Day 13 | Vegan Friendly Christmas Dinner

Written by Charlotte Campbell

A Vegan Christmas

Tis the season to be jolly, and to keep your spirits high we’ve got a merry host of vegan friendly Christmas dinner recipes that will make even staunch carnivores want to leave roast turkey out in the cold. Whether you’re a veteran vegan or cooking a meatless feast for the first time, we’ve got you covered.


Christmas Canapes


You’ll need:
Jus Rol Light Puff Pastry
Chopped Tomato
Balsamic Vinegar


Cut Jus Rol Light Puff Pastry into 1 inch squares, and top with chopped tomato. Bake for 10-15 minutes or until golden, and drizzle with balsamic vinegar as you’re serving up. So simple, and yet so very, very tasty. Plus one pack of Jus Rol makes enough for your whole household to nibble.

The Main Event

Quorn Roast


Easy to make, low in fat and the most similar to a traditional turkey dinner, Quorn is a popular choice for a vegan Christmas roast, especially now the vegan options are available! They serve around 5 people, or one person who’s getting in their vegan gains! Simply roast in it’s silver tray packaging at 220c, et voila!


Christmassy Cranberry and Nut Roast


If Quorn’s not your thing or you want to go the extra mile for the vegan in your life, this recipe is protein packed AND smells like all your wonderful Christmas memories rolled into one.
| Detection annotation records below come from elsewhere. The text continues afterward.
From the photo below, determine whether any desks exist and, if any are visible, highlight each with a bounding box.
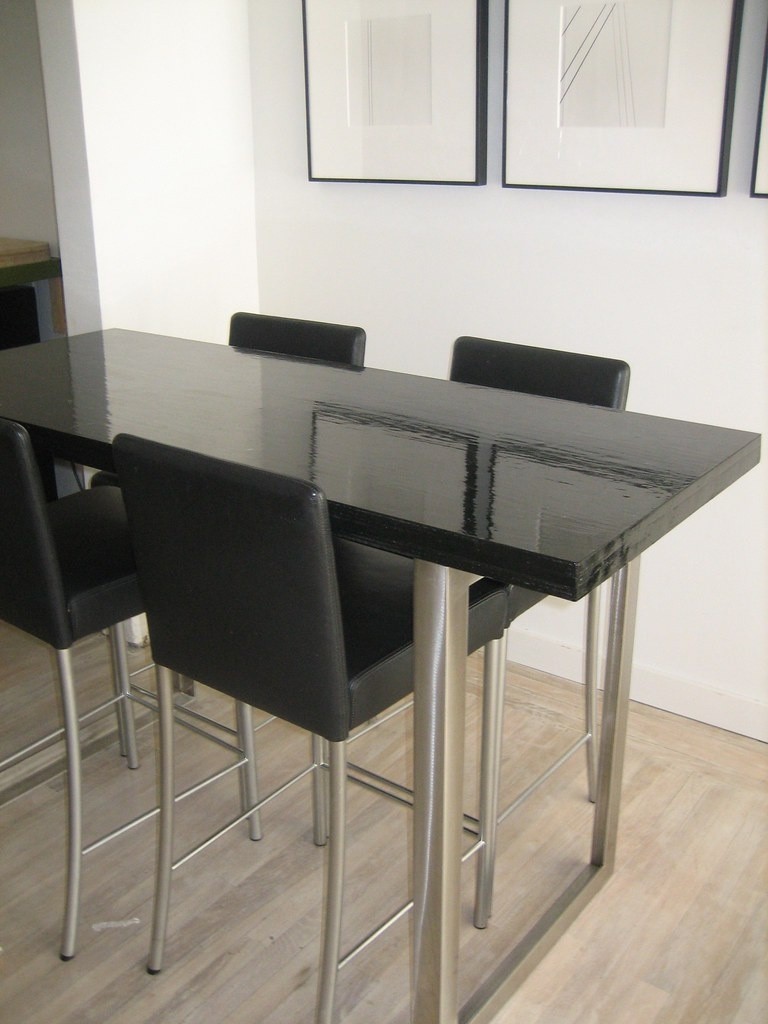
[0,327,762,1024]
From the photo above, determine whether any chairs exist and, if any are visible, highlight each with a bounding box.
[112,433,510,1024]
[322,336,631,922]
[92,311,366,813]
[0,418,263,964]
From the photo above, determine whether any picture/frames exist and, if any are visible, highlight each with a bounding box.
[300,0,489,187]
[749,25,768,199]
[502,0,745,198]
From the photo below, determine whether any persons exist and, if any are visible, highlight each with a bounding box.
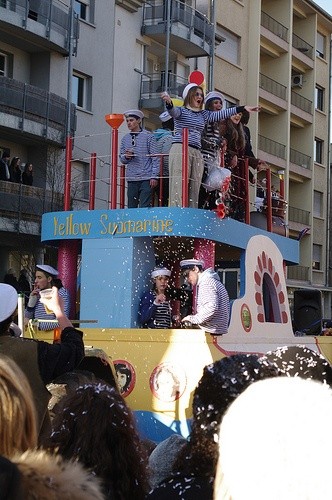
[0,152,33,186]
[25,265,71,331]
[0,283,332,500]
[138,270,171,329]
[256,177,280,213]
[180,259,230,334]
[4,268,35,309]
[119,84,262,223]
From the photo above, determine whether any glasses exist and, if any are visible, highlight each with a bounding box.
[131,135,136,146]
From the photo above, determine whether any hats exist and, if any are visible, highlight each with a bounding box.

This recipe serves around 8 people.


You’ll need:
100g Quinoa
1 large onion
1 chopped garlic clove
Coconut oil
slug of vegan white wine
rough chopped mushrooms
1 litre of vegetable stock
200g mixed nuts (almonds and pistachios would be my first choice)
150g fresh cranberries
50g fresh apricots
2 tbsp soft brown sugar
20cm loaf tin


Preheat the oven to 190c.
Chop the onion and brown it in a pan with a little coconut oil. Add the mushrooms and garlic and as they start to soften add in the vegan wine. Simmer for a few minutes, and then stir in the quinoa so it’s covered by the onion-y wine goodness. Then add in the stock a bit at a time, stirring constantly so the quinoa can soak it up. Once it’s all combined nicely and the quinoa has absorbed all the liquid, take off the heat.
Now, take the nuts and roughly chop them (you could use a blender to do this). Toast them in a pan for a few minutes, then set aside. Combine your cranberries and sugar into a saucepan and cook on a medium heat for a few minutes.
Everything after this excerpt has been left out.